BSW-GründungWagenknecht-Partei BSW macht Fortschritte beim Aufbau Ost
Bisher traten beim "Bündnis Sahra Wagenknecht" eher Westdeutsche auf. Ostdeutsche standen, bis auf die Namensgeberin, weniger im Rampenlicht. Der "Aufbau Ost" der neuen Partei lief hier vorerst in kleineren Unterstützer-Gruppen an. Doch noch vor dem ersten BSW-Parteitag am Samstag in Berlin hat sich das Bild schon etwas geändert, auch in Sachsen und Thüringen.
- Strukturen in Ostdeutschland im Aufbau
- Unterstützer-Gruppen in Sachsen und Thüringen
- Paukenschläge in Thüringen: Prominente Überläufer
- Erster BSW-Parteitag am Samstag in Berlin
Bislang hat das neue "Bündnis Sahra Wagenknecht" prominentere Unterstützer eher im Westen. In Ostdeutschland fehlten noch bekanntere Namen – bis auf die frühere Bundestagsabgeordnete der Linken, Sabine Zimmermann, in Sachsen und nun Katja Wolf in Thüringen. Der Übertritt der Oberbürgermeisterin von Eisenach wurde vor einer Woche bekannt.
Im Osten ging es bis dato noch kleinteiliger voran: Es gab lokale, eher noch schwach vernetzte Gruppen von Unterstützern, von denen zum Teil noch unklar war, ob sich alle auch unter dem Dach einer BSW-Partei vereinen lassen.
Schwerpunkte lagen bisher im Westen von Thüringen und in West-Sachsen im Kreis Zwickau.
Angesichts dessen, was das BSW 2024 vorhat – unter anderem Landtagswahlen in Sachsen und Thüringen, möglicherweise auch in Brandenburg – müsste der Aufbau hier nun schnell gehen. Und, wie MDR AKTUELL erfuhr, wollen in Thüringen viele Unterstützer hier auch schon am 26. Mai an Kreistags- und Stadtratswahlen teilnehmen. In Sachsen finden Kommunal- und Europawahl gleichzeitig am 9. Juni statt.
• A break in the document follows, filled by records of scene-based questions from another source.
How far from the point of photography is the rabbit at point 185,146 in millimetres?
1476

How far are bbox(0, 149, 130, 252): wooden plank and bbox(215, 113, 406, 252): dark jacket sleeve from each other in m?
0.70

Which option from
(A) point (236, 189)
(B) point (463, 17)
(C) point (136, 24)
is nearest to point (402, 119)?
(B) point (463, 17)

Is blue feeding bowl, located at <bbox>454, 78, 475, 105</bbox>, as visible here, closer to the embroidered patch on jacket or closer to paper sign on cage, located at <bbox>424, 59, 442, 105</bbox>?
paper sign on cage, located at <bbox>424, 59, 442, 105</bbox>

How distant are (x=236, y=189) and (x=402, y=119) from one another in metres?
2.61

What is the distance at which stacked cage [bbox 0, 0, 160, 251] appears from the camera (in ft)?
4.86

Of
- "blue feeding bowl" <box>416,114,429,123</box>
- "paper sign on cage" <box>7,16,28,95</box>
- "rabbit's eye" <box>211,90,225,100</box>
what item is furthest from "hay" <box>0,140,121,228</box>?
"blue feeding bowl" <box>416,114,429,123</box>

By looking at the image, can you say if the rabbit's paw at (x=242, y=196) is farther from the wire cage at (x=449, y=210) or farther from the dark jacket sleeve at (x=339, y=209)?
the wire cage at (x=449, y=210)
Gute Aussichten für das BSW im Osten
Das BSW geht mit hohen Erwartungen in seine Aufbauphase als Partei. Umfragen attestieren ihr erhebliches Potenzial. Rund neun Monate vor der Landtagswahl in Thüringen kam eine Insa-Umfrage für die Funke-Zeitungen im Land auf stolze 17 Prozent für das BSW. Damit wäre eine Mehrheit ohne AfD und Linke in Thüringen möglich, wenn die CDU mitmachen würde.
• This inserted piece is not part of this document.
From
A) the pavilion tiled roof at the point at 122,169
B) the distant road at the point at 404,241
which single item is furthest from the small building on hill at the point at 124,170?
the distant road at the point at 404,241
Eine Insa-Umfrage für Blätter in Brandenburg sah das BSW dort bei 13 Prozent. Eine Bundeskanzlerin Wagenknecht wünschten sich 17 Prozent der von YouGov für die dpa kürzlich dazu befragten Leute.
Doch zum Gesamtbild gehören auch weniger tolle Ergebnisse. Die jüngste Forsa-Umfrage für RTL/ntv sah das BSW bei der Sonntagsfrage zuletzt unter drei Prozent bundesweit, eine vorherige zur Landtagswahl in Thüringen nur bei vier Prozent und bei diesem Wert auch in Sachsen. Bei einer Umfrage von Infratest dimap für dem MDR waren es jetzt acht Prozent.
Finanziell geht es voran
Finanziell scheint es auch zu laufen: Wie "Der Spiegel" meldete, hat die Wagenknecht-Partei eine private Spende von einer Million Euro erhalten, von einem vermögenden, aber nicht prominenten Paar aus Ostdeutschland. Auch könnten die neun Bundestagsabgeordneten des BSW als Gruppe mit rund fünf Millionen Euro pro Jahr vom Bund rechnen.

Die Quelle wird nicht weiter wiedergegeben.